__DATA SUPPLIED__.
________________________________________

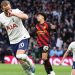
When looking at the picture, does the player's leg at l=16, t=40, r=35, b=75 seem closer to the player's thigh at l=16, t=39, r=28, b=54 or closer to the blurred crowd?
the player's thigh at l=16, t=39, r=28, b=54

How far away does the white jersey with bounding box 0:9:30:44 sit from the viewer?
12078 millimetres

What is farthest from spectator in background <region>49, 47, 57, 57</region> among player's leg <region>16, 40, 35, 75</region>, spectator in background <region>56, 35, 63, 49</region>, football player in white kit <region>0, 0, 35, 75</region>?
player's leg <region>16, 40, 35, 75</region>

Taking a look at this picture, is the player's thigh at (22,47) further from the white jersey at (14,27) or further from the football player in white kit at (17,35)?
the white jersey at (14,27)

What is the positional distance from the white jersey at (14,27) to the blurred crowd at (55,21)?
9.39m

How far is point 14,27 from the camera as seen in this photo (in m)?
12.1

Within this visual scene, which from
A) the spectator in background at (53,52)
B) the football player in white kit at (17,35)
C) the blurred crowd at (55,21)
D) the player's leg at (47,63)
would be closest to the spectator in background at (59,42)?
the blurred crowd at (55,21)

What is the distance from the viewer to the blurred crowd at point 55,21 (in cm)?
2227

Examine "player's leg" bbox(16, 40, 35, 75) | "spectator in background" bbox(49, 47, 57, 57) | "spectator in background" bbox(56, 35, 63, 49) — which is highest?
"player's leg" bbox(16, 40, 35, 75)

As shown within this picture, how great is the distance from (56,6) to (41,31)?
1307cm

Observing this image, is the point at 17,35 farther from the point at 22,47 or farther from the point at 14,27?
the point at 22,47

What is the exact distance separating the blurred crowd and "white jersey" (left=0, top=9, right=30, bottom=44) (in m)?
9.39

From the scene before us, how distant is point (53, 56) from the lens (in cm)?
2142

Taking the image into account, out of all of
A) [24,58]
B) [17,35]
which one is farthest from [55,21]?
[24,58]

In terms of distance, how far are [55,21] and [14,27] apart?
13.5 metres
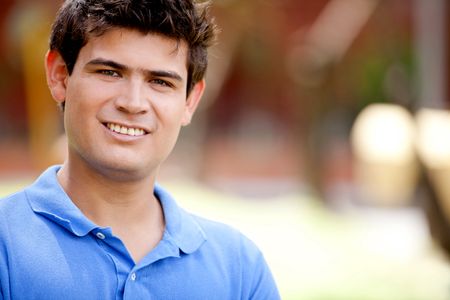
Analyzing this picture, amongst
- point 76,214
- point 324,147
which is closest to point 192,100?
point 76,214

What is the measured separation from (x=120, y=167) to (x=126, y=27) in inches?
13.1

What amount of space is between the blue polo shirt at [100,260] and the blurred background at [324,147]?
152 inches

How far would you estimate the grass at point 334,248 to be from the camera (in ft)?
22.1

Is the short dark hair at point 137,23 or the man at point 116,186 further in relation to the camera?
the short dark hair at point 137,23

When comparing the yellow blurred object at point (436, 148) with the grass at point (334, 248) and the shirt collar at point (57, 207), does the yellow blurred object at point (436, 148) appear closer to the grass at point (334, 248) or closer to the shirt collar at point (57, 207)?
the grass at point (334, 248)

________________________________________

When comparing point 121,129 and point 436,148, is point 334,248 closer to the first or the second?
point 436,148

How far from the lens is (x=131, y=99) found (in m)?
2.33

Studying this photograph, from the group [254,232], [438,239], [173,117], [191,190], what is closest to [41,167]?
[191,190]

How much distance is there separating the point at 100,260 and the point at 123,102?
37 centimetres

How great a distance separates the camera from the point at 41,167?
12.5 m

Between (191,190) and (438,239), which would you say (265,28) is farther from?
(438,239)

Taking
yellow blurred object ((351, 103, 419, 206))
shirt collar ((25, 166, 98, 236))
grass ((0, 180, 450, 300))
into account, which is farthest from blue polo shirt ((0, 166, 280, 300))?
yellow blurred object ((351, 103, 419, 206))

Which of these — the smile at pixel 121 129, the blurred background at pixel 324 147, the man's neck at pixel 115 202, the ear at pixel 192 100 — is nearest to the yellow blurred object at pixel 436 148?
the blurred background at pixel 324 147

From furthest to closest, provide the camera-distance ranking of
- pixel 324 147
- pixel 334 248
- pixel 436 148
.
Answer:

________________________________________

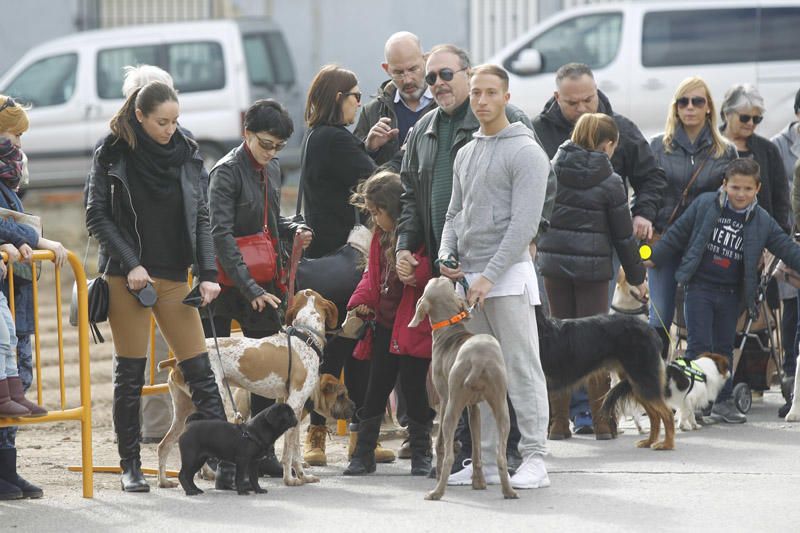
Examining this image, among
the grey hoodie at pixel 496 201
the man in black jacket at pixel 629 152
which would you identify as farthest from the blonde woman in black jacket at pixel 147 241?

________________________________________

In the first block of entries, quote verbatim the stretch from the line that contains "When looking at" through the line that contains "12078 millimetres", both included.

When looking at the picture, does the player's leg at l=16, t=40, r=35, b=75 seem closer to the player's thigh at l=16, t=39, r=28, b=54 or closer to the blurred crowd?
the player's thigh at l=16, t=39, r=28, b=54

How far away does the white jersey with bounding box 0:9:30:44 sit from the viewer?
12078 millimetres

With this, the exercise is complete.